▶ **The problem**: Write out the entries below exactly, but only from the line containing "common name: deer" through the line containing "scientific name: Bos taurus", and without the pictures.

=== Data shown ===

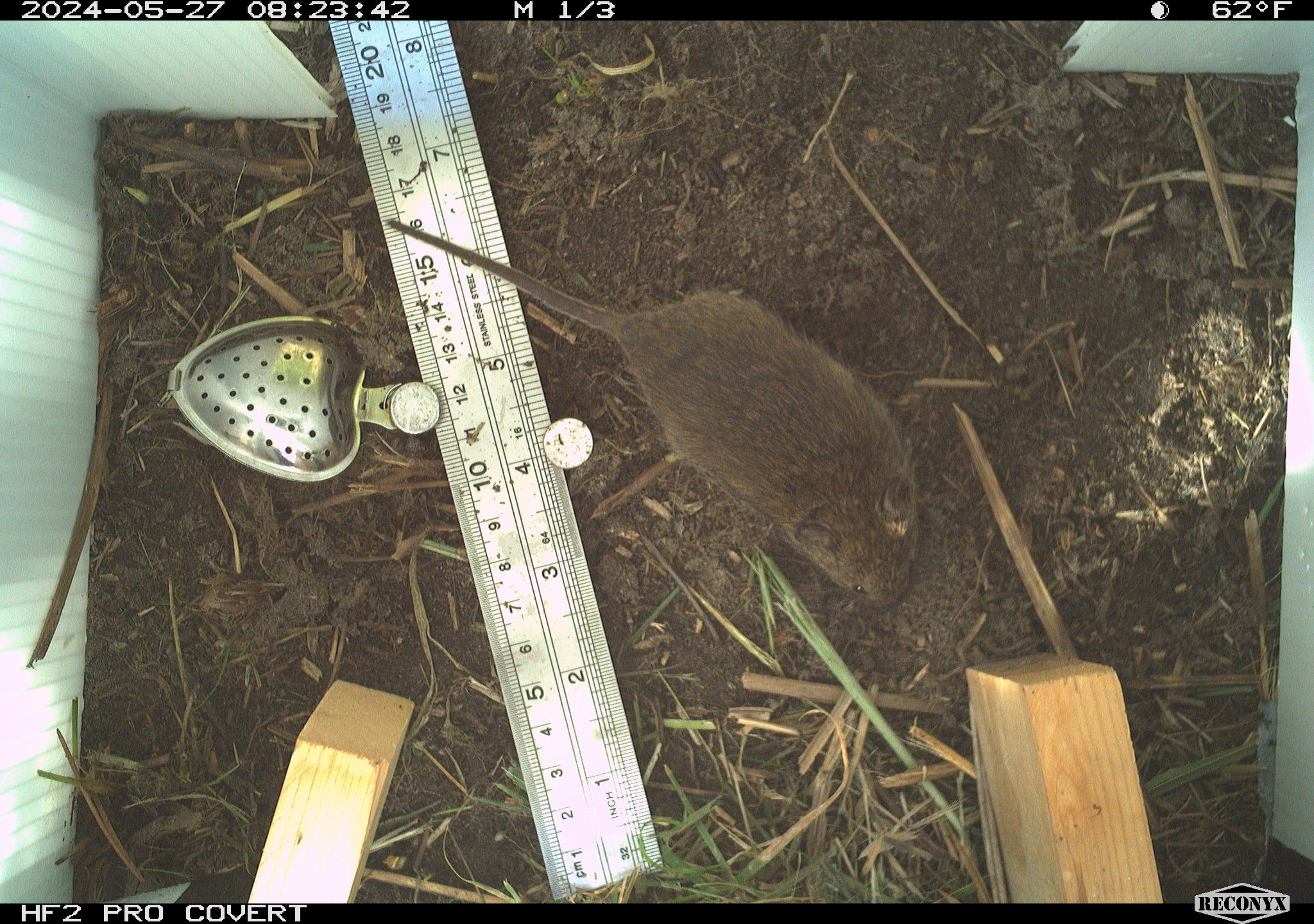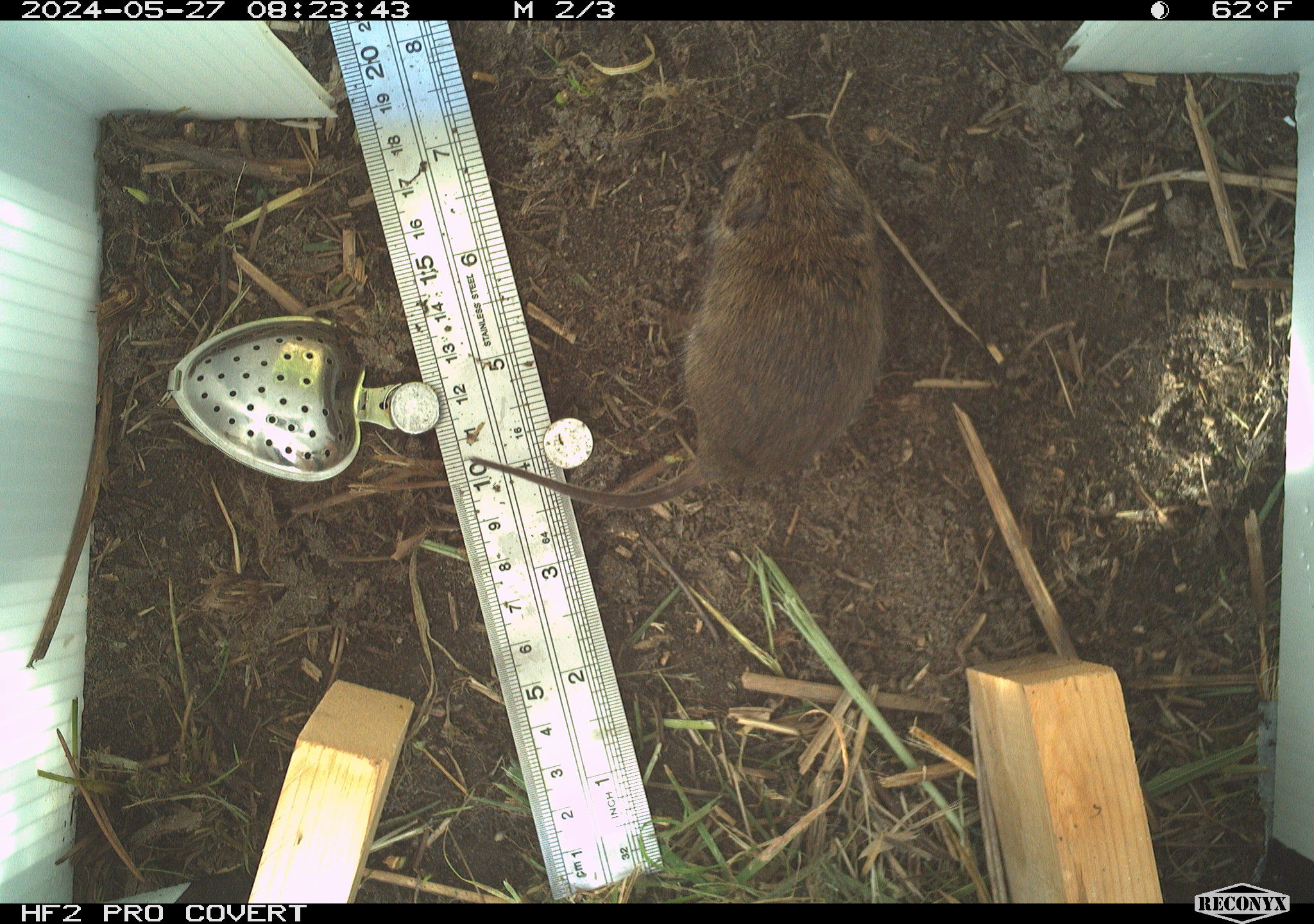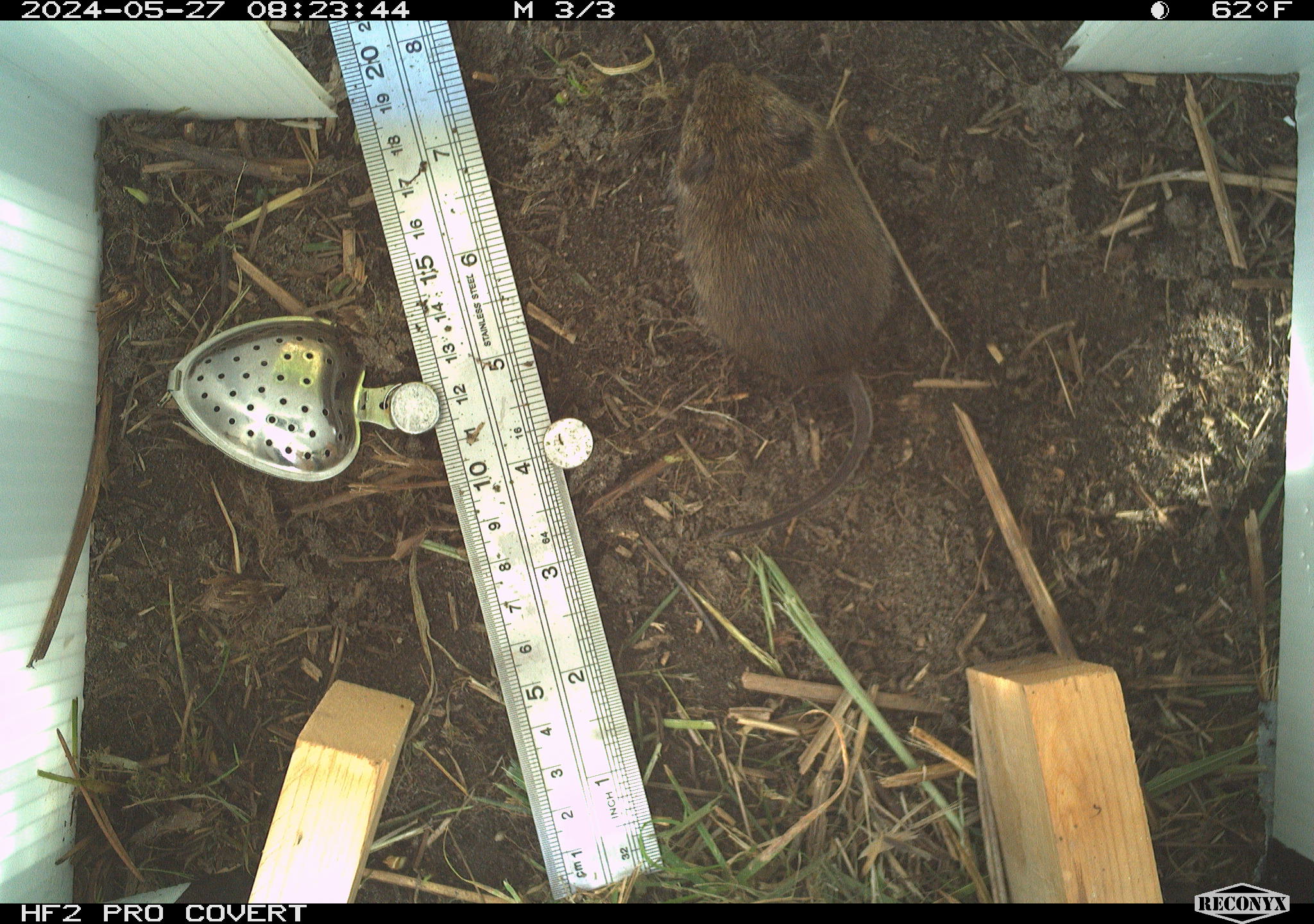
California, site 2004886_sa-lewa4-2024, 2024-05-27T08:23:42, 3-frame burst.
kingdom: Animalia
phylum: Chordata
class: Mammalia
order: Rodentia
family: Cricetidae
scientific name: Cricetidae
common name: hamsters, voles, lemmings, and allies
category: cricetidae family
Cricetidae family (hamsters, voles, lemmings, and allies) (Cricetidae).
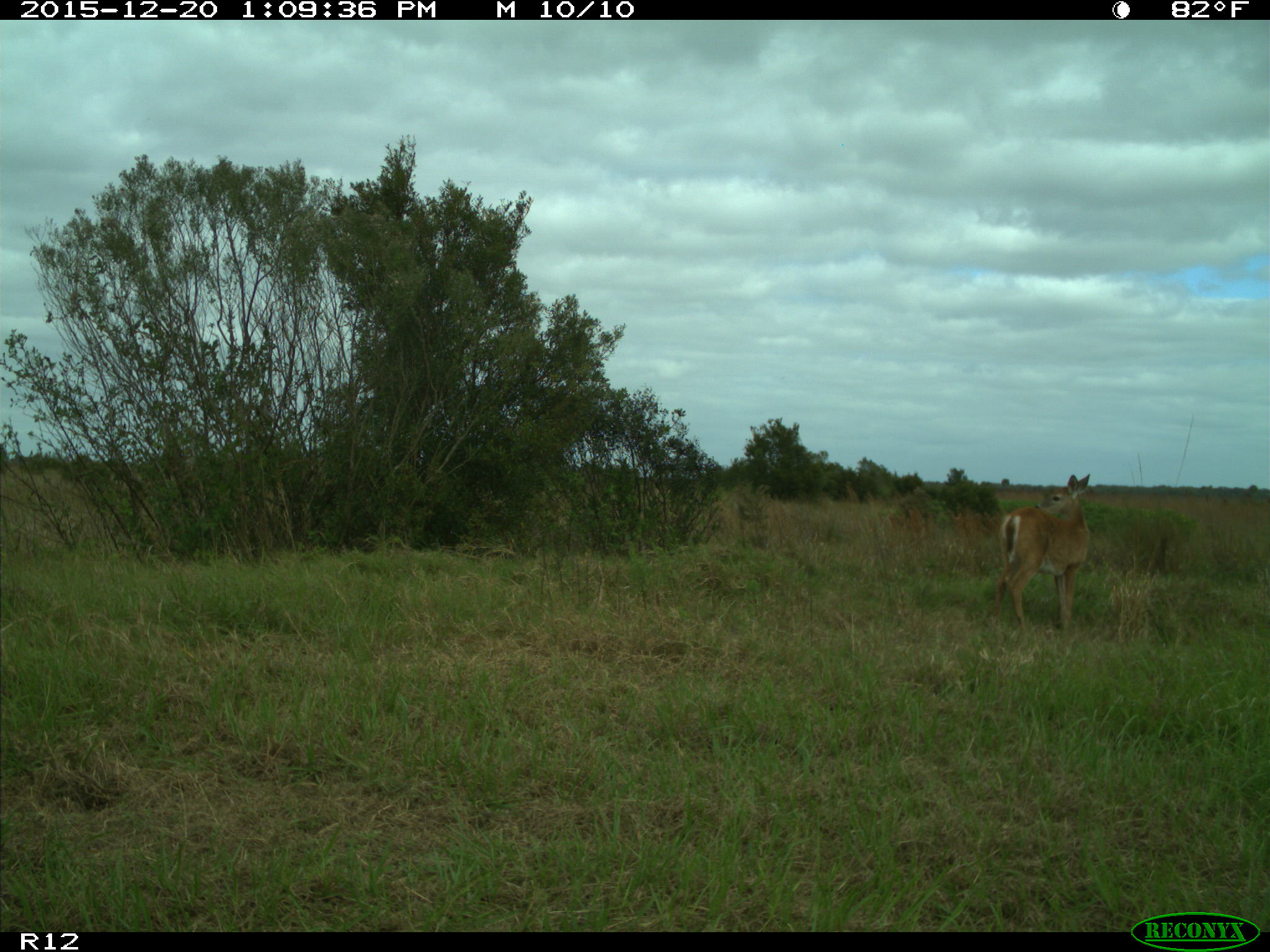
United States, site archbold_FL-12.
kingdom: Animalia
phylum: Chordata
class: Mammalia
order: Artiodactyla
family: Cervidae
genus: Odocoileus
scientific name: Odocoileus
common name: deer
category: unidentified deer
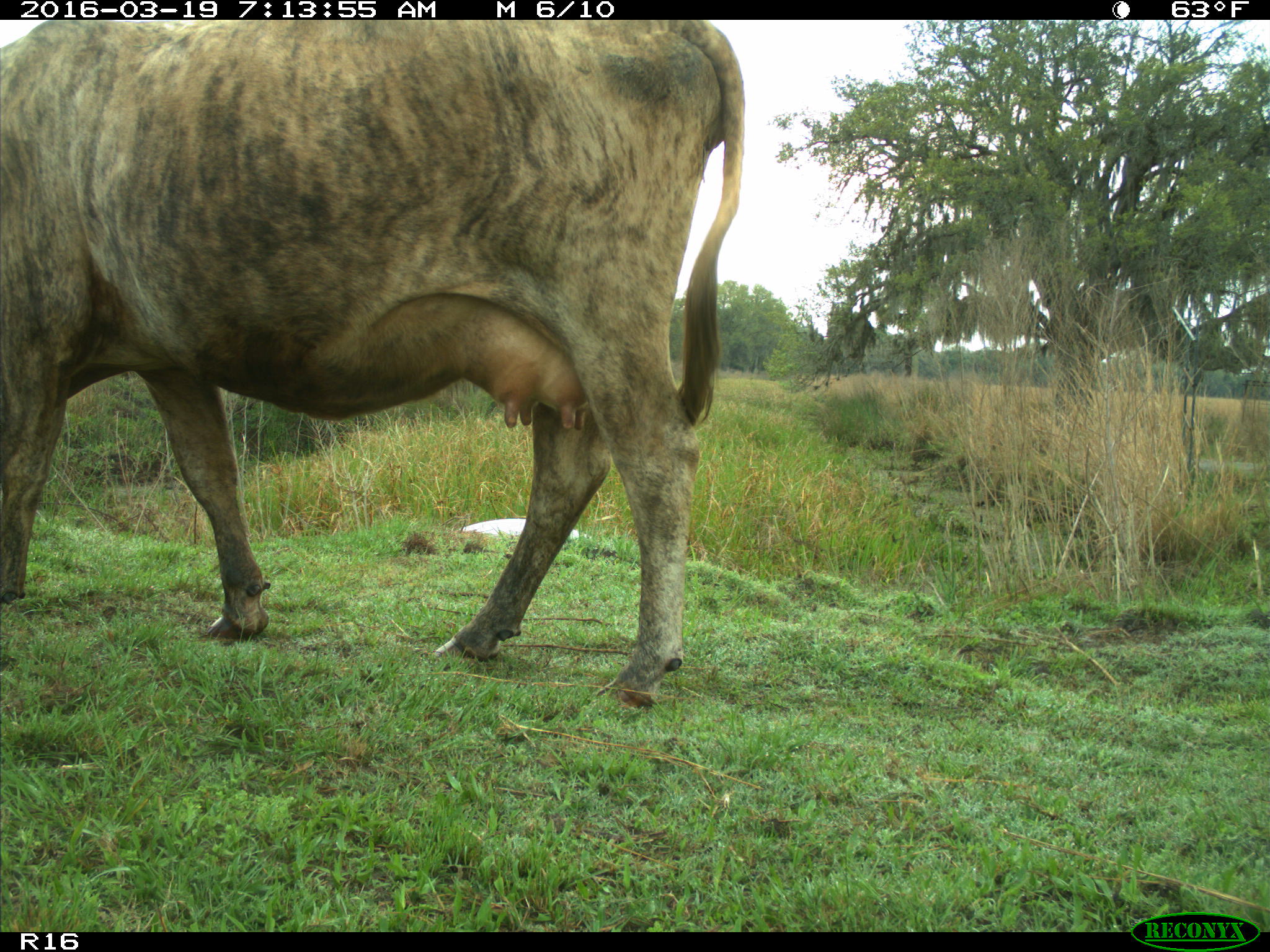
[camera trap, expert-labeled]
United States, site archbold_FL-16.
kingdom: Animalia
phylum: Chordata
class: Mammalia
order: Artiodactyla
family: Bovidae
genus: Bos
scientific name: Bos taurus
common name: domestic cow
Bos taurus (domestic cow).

===

▶ **Output below**:
common name: deer
category: unidentified deer
[camera trap, expert-labeled]
United States, site archbold_FL-16.
kingdom: Animalia
phylum: Chordata
class: Mammalia
order: Artiodactyla
family: Bovidae
genus: Bos
scientific name: Bos taurus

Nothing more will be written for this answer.